* DA SVOLGERE
Riporta senza alcuna modifica le righe dei record dalla riga con "What distance is recorded" alla riga con "5.26 metres", entrambe incluse.

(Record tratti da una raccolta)
━━━━━━━━
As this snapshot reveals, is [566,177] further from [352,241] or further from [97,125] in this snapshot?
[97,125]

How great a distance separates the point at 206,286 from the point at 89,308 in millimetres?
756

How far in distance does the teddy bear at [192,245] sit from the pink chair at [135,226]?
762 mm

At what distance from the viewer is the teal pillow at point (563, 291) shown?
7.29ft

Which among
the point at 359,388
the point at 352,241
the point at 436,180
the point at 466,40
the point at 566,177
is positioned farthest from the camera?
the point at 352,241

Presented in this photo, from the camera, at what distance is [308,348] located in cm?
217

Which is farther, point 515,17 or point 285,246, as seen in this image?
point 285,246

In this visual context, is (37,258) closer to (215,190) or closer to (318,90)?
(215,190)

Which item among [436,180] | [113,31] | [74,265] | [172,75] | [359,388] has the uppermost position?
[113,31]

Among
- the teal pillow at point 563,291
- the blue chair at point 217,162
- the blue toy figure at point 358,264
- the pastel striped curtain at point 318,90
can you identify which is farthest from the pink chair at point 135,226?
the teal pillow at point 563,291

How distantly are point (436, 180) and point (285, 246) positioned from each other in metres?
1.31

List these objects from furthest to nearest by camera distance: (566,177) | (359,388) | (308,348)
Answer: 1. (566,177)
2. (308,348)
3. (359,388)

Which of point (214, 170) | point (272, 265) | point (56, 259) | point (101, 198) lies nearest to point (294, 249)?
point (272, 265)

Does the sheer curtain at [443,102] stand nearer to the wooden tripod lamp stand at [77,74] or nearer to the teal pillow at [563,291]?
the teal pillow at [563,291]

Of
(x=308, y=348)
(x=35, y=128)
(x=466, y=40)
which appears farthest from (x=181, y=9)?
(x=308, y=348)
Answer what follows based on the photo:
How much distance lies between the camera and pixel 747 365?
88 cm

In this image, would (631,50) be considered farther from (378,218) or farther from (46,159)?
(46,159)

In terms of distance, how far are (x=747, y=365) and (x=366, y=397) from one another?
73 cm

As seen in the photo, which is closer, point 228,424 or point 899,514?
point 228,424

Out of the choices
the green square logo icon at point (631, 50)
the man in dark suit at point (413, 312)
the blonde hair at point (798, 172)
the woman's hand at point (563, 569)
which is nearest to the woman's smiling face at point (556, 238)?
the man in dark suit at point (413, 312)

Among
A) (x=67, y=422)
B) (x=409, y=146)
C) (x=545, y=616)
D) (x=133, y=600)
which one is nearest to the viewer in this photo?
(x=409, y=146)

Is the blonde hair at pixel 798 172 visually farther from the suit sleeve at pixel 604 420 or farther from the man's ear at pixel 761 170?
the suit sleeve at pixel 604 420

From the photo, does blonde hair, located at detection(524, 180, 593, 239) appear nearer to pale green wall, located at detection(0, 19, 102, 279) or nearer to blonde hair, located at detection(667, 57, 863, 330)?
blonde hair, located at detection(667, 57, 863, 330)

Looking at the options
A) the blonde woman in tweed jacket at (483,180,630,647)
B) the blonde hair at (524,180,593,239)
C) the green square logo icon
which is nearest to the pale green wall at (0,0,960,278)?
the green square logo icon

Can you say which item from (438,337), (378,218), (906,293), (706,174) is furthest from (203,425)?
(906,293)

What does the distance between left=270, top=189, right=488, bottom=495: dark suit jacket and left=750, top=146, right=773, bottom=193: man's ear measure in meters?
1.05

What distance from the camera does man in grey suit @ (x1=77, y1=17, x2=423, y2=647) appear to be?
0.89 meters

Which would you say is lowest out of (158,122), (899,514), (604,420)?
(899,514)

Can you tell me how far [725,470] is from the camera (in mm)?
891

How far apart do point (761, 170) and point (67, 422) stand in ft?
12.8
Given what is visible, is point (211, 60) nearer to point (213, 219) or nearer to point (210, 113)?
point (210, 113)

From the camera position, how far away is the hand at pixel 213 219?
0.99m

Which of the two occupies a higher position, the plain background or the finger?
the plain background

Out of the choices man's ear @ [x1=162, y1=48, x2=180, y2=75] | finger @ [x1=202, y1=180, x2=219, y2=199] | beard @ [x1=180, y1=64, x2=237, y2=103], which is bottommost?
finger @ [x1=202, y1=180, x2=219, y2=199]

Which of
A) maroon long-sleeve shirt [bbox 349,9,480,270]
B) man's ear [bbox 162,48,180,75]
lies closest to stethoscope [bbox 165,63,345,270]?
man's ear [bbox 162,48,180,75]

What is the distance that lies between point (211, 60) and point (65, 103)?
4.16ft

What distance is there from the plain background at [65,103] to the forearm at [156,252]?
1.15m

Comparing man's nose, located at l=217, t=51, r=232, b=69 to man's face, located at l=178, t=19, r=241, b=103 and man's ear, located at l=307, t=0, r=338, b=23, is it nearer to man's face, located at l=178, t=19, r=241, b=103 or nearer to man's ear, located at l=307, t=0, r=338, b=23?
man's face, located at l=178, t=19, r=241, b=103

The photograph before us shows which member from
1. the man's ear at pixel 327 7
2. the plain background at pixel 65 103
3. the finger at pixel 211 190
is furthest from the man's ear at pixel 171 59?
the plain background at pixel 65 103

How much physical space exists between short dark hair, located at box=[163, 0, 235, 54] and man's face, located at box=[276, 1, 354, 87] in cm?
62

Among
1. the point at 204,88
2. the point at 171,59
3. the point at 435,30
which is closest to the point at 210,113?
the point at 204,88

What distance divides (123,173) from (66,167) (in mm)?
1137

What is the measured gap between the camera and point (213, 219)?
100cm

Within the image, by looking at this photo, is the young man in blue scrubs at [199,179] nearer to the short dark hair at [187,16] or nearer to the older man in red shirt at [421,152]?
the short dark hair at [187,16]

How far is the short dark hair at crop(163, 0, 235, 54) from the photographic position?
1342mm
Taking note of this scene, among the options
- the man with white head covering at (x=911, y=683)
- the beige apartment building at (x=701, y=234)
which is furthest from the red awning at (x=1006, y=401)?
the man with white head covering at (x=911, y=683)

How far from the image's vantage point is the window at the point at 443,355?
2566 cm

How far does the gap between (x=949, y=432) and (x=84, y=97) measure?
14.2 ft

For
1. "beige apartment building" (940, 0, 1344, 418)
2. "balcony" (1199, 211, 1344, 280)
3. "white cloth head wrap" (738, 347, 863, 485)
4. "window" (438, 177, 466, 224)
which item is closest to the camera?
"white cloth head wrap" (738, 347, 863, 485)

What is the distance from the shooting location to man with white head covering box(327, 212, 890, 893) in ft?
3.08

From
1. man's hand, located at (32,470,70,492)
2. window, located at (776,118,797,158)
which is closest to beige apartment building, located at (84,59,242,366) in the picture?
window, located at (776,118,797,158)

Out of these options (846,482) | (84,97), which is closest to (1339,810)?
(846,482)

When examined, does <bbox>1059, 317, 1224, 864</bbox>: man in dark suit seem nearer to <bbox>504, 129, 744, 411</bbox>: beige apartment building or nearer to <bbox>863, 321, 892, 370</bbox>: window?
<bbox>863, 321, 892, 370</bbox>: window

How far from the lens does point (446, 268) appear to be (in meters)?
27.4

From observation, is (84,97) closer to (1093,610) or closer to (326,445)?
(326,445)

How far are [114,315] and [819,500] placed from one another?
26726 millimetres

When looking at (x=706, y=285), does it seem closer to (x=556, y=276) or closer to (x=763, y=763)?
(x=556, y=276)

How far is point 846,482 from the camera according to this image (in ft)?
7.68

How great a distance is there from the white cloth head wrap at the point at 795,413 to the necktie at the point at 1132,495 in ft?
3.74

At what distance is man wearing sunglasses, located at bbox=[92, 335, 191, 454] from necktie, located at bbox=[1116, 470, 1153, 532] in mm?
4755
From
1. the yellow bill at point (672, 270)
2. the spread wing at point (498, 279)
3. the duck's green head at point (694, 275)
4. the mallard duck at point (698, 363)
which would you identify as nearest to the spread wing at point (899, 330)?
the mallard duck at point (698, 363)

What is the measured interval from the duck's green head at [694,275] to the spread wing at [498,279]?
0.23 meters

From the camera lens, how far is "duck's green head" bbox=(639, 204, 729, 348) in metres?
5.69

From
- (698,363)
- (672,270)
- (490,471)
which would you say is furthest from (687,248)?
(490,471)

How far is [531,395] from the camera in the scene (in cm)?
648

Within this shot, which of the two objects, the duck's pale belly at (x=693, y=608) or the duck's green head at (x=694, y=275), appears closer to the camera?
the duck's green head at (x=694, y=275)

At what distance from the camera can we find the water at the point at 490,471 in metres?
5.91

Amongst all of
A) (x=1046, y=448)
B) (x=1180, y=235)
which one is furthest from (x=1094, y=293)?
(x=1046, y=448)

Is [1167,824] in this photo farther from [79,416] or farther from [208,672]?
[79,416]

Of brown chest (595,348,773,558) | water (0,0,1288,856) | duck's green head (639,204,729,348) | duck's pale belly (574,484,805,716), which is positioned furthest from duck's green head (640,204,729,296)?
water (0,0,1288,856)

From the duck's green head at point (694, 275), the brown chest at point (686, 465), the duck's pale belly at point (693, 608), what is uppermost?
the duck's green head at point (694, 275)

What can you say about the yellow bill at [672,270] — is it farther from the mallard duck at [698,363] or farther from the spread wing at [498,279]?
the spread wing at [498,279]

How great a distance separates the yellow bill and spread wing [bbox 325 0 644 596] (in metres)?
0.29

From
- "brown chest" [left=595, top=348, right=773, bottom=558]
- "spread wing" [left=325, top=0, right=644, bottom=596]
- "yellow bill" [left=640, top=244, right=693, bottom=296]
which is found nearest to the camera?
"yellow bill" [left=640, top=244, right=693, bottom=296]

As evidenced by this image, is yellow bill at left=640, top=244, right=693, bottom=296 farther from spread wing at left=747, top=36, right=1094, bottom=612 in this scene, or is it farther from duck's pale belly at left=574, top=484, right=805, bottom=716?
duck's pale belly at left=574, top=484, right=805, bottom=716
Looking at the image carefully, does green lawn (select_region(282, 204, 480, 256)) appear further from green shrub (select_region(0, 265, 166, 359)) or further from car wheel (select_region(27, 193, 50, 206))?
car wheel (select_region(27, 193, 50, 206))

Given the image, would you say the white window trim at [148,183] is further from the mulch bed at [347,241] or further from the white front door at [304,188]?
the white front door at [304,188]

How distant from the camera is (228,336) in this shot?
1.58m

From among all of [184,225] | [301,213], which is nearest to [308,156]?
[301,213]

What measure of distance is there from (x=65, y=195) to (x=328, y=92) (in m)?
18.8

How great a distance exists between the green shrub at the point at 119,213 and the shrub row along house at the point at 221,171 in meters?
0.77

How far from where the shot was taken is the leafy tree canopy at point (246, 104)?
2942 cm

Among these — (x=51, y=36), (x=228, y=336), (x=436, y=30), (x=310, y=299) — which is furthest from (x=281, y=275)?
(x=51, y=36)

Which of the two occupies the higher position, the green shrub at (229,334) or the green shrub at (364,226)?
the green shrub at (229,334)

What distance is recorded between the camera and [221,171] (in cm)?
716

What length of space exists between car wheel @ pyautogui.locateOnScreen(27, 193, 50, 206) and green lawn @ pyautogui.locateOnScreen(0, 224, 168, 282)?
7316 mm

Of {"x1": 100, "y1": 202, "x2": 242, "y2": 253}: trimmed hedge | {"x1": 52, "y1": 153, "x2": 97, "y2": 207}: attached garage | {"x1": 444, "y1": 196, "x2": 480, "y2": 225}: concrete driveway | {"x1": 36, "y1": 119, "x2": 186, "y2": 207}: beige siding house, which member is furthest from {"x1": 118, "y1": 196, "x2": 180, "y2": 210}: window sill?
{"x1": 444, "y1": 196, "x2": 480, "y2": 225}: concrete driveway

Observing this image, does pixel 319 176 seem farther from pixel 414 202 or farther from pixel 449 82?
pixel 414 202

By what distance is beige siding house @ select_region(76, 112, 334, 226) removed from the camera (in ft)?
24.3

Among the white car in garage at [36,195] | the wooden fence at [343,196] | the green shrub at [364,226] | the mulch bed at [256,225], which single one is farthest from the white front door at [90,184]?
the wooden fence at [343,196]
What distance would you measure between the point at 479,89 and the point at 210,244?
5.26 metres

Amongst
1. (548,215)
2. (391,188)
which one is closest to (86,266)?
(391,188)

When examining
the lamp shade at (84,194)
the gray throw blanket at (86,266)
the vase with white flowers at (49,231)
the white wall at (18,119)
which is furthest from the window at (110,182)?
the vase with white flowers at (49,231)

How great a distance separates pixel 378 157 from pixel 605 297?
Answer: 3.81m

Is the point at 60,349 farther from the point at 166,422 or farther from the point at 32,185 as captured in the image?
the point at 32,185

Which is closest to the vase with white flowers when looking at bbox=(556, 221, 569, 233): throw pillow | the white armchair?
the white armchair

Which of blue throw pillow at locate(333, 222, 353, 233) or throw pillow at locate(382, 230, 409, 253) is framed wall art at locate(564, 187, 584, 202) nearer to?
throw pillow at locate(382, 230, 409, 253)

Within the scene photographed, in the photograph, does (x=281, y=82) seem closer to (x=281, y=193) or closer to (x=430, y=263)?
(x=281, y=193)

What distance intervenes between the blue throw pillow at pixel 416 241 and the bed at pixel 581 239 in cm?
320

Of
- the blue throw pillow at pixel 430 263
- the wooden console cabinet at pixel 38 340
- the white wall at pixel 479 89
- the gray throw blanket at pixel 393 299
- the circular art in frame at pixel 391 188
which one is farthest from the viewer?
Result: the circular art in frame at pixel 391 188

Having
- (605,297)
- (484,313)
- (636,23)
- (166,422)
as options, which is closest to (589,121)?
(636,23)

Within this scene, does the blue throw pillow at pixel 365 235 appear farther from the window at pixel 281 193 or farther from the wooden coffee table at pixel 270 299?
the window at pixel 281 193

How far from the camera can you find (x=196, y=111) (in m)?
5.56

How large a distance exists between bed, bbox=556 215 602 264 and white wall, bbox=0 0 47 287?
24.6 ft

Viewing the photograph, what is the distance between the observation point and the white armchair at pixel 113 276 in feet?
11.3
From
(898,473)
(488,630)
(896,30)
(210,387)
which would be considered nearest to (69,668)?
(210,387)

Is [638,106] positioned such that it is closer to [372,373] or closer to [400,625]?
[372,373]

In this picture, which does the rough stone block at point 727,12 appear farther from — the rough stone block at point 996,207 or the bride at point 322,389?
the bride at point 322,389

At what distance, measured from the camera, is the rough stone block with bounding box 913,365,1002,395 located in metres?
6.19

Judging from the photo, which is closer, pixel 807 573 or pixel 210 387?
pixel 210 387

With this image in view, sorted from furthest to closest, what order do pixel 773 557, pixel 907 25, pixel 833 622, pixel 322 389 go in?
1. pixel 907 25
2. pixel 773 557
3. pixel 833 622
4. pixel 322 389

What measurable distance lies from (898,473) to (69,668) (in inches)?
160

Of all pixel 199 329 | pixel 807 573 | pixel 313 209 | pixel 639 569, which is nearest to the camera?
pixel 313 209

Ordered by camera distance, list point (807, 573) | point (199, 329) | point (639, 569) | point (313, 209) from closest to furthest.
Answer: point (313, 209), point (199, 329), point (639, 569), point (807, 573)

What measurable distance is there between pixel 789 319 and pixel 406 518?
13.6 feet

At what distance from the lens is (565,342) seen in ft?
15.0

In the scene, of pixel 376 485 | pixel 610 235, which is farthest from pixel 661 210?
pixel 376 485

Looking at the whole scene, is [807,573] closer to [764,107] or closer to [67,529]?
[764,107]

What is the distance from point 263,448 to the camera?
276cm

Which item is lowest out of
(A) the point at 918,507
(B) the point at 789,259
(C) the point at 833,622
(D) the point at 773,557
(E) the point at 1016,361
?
━━━━━━━━
* COMPITO SVOLTO
What distance is recorded between the camera and [221,171] (in cm)?
716

What length of space exists between car wheel @ pyautogui.locateOnScreen(27, 193, 50, 206) and green lawn @ pyautogui.locateOnScreen(0, 224, 168, 282)?
7316 mm

Of {"x1": 100, "y1": 202, "x2": 242, "y2": 253}: trimmed hedge | {"x1": 52, "y1": 153, "x2": 97, "y2": 207}: attached garage | {"x1": 444, "y1": 196, "x2": 480, "y2": 225}: concrete driveway | {"x1": 36, "y1": 119, "x2": 186, "y2": 207}: beige siding house, which member is furthest from {"x1": 118, "y1": 196, "x2": 180, "y2": 210}: window sill?
{"x1": 444, "y1": 196, "x2": 480, "y2": 225}: concrete driveway

Observing this image, does pixel 319 176 seem farther from pixel 414 202 or farther from pixel 449 82?
pixel 414 202

By what distance is beige siding house @ select_region(76, 112, 334, 226) removed from the camera (in ft)?
24.3

Among the white car in garage at [36,195] | the wooden fence at [343,196] | the green shrub at [364,226] | the mulch bed at [256,225], which single one is farthest from the white front door at [90,184]?
the wooden fence at [343,196]
What distance would you measure between the point at 479,89 and the point at 210,244?
5.26 metres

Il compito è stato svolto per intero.